- Born: January 21, 1969 (age 57) Tokyo, Japan
- Other name: 服部譲二
- Occupation: violinist

= Joji Hattori =

Japanese violinist and conductor (born 1969)

Joji Hattori (服部 譲二, Hattori Jōji) is a Japanese violinist and conductor.

== Biography ==
Born in Japan but raised in Vienna, Joji Hattori studied violin at the Vienna Academy of Music and sociology at St. Antony's College, Oxford University, and furthered his violin studies with violinists Yehudi Menuhin and Vladimir Spivakov. Joji Hattori's international soloist career started after winning the Yehudi Menuhin International Competition for Young Violinists in 1989. In 1999 Hattori decided to start a conducting career and in 2002 won a prize at the Maazel-Vilar Conductor's Competition which led to conducting engagements in New York.

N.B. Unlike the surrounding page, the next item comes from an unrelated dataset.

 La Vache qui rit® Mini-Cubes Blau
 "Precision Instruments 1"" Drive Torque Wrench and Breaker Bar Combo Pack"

Since has been Principal Resident Conductor of the Erfurt Theater, music director of the Tokyo Ensemble and since 2004 he has been Associate Conductor of the Das Wiener KammerOrchester. He has been invited to conduct many major orchestras including the Philharmonia Orchestra, Vienna Symphony Orchestra and the orchestra of the Vienna State Opera.

Hattori is a Visiting Professor of violin at the Royal Academy of Music in London.